El último mandatario perulero, el cocinero Gastón Acurio, renunció ayer en la tarde luego de la escandalosa coyuntura comestible en que trató de imponer a la mala,  y con cachiporra de por medio, el consumo de carne de gato. El curroñao le salió por la culata a un presidente que en su momento prometió tanto y a la hora de la verdad desnuda cumplió tan poco. El corto gobierno del afamado gastrónomo fue una serie de desaciertos, de medidas impopulares,  donde pretendió oficializar los platos de la pobreza culinaria nacional, los preparados mendicantes,  de los heroicos descendientes incaicos.

En un evidente uso y abuso de la demagogia,  Acurio lanzó la campaña de oficialización del mondongo, la chanfaina, el arroz con frejol, como potajes emblemáticos de la peruanía universal al pie del orbe.
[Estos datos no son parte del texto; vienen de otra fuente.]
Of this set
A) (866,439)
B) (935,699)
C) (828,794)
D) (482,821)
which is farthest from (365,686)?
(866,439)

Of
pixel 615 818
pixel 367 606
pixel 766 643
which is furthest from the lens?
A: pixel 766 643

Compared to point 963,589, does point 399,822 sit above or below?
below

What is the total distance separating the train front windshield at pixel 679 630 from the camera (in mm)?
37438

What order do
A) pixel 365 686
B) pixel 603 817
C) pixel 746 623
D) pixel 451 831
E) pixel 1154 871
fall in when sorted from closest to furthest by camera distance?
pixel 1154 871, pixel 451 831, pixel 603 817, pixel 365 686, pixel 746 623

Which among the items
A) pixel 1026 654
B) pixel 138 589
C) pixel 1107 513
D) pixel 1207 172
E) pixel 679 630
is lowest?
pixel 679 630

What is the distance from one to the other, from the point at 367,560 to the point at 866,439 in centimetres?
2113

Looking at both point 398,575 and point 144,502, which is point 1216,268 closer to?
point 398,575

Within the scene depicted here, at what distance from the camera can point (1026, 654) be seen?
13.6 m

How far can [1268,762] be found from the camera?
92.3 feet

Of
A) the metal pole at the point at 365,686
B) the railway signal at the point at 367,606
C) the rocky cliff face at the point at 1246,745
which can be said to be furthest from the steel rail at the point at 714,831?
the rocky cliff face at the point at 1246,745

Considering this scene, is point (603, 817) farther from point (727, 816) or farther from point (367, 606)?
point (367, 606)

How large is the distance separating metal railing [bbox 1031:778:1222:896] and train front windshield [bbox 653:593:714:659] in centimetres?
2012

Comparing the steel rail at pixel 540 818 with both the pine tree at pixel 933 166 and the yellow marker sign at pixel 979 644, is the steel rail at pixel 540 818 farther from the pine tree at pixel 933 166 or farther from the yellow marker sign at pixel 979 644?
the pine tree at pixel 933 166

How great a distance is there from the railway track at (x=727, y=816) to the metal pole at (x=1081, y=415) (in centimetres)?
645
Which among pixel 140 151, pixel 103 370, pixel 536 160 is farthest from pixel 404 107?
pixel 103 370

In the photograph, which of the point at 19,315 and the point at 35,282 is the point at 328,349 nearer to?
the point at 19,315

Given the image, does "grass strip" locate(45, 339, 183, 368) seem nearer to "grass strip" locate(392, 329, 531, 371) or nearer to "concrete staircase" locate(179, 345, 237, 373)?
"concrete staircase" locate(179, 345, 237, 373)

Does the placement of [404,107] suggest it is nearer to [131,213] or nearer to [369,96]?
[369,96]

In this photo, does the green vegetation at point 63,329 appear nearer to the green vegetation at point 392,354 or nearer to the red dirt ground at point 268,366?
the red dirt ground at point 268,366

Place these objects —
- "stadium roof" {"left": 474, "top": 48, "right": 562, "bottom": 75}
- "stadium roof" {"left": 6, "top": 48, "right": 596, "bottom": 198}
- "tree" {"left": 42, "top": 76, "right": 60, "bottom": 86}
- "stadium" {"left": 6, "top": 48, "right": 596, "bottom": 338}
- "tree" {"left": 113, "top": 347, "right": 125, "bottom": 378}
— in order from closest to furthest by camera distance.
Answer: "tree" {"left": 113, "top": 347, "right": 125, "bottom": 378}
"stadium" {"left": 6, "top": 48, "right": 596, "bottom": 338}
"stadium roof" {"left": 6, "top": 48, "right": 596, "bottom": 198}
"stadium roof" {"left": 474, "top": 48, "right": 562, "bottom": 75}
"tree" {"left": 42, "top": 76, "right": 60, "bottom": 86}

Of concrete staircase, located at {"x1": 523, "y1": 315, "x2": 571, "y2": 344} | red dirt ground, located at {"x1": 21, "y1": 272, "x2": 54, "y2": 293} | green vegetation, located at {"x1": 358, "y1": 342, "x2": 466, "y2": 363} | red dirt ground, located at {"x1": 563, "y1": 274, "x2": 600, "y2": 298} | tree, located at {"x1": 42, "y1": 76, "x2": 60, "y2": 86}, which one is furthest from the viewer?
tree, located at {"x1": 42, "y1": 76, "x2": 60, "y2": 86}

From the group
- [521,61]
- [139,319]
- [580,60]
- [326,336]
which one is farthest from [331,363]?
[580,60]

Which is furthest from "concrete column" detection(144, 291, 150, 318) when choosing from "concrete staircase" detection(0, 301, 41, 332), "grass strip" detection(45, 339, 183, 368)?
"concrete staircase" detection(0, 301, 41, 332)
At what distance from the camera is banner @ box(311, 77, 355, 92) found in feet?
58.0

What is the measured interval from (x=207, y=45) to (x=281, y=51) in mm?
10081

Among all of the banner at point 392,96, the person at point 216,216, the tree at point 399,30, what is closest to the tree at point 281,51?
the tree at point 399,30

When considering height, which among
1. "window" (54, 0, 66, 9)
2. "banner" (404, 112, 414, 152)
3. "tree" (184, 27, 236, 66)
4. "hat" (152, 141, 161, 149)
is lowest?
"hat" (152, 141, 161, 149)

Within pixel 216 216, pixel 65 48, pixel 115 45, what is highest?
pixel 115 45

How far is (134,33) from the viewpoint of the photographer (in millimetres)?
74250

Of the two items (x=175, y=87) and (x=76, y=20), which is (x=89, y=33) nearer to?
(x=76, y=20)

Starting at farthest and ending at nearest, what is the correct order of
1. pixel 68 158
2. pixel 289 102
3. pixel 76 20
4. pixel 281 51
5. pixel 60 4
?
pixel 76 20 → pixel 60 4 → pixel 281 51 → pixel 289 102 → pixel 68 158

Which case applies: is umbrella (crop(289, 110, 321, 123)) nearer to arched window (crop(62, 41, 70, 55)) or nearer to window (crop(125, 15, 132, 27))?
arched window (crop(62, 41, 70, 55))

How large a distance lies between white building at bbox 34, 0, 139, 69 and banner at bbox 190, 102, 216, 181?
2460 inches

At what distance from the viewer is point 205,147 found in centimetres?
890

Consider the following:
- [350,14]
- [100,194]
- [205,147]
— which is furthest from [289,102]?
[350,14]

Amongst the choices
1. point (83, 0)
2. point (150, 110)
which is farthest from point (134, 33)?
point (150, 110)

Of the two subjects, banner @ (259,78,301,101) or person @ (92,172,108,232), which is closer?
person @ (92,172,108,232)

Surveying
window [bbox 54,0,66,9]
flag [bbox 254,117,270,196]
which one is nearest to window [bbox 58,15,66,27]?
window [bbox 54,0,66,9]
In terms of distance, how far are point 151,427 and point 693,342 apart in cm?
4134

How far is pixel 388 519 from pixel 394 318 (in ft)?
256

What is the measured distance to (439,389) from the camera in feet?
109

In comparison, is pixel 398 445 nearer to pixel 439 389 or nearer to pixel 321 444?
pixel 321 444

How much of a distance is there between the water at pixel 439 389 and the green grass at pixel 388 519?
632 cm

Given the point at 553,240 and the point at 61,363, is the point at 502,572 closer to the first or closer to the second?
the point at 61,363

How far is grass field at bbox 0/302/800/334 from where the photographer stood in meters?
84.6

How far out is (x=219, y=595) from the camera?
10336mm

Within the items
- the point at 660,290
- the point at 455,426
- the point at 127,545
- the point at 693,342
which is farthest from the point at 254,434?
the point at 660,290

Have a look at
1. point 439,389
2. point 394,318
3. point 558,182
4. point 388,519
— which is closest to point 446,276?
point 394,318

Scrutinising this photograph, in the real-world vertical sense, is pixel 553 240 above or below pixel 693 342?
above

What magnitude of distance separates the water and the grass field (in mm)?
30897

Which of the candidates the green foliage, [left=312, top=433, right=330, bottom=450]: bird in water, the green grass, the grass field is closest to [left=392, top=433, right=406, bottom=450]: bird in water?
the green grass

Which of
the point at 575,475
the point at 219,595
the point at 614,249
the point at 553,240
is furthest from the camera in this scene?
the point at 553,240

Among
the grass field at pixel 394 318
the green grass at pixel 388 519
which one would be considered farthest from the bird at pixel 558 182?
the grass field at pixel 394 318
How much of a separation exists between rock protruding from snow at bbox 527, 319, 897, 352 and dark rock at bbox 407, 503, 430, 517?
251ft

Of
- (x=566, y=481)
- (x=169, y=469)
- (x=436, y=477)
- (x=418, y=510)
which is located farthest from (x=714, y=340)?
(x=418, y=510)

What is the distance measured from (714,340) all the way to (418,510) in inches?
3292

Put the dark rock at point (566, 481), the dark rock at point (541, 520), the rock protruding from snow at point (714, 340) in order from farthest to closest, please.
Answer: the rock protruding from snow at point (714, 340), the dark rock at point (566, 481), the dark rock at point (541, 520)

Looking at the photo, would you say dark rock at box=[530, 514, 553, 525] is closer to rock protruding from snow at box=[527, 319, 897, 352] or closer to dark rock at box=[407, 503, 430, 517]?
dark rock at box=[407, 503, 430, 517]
Pero las protestas no se hicieron esperar, debido a que una buena cantidad de peruanos y peruanas se alimentaba  con esos baratos preparados. Era un insulto a las mesas populares esa extraña cruzada. El cocinero, que gustaba de mostrarse como un hombre exitoso, no quiso suspender la pensión 95 que era entonces un ahorro porque los peruvianos no arriban fácilmente a esa edad dorada, para invertir en mejorar la dieta nacional.

De pronto, Acurio apareció en los medios mediáticos e inmediaticos  cazando, componiendo, asando y comiendo robustos gatos que arrebató a unos orientales gustadores de semejante carne. Los colectivos que defienden la cacería ratoneril del minino  salieron a armar barricadas contra ese mandatario abusivo. Luego  surgieron las sociedades impulsoras de lo vegetal y la cosa ardió  cuando el cocinero fue denunciado por comprar sin licitación millones de gatos que eran criados por un empresario amigo. El cocinero pretendió escapar del escándalo,  acuñando el lema que solo el gato salvará al Perú. Pero ello no fue suficiente  y tuvo que renunciar en el término de la distancia.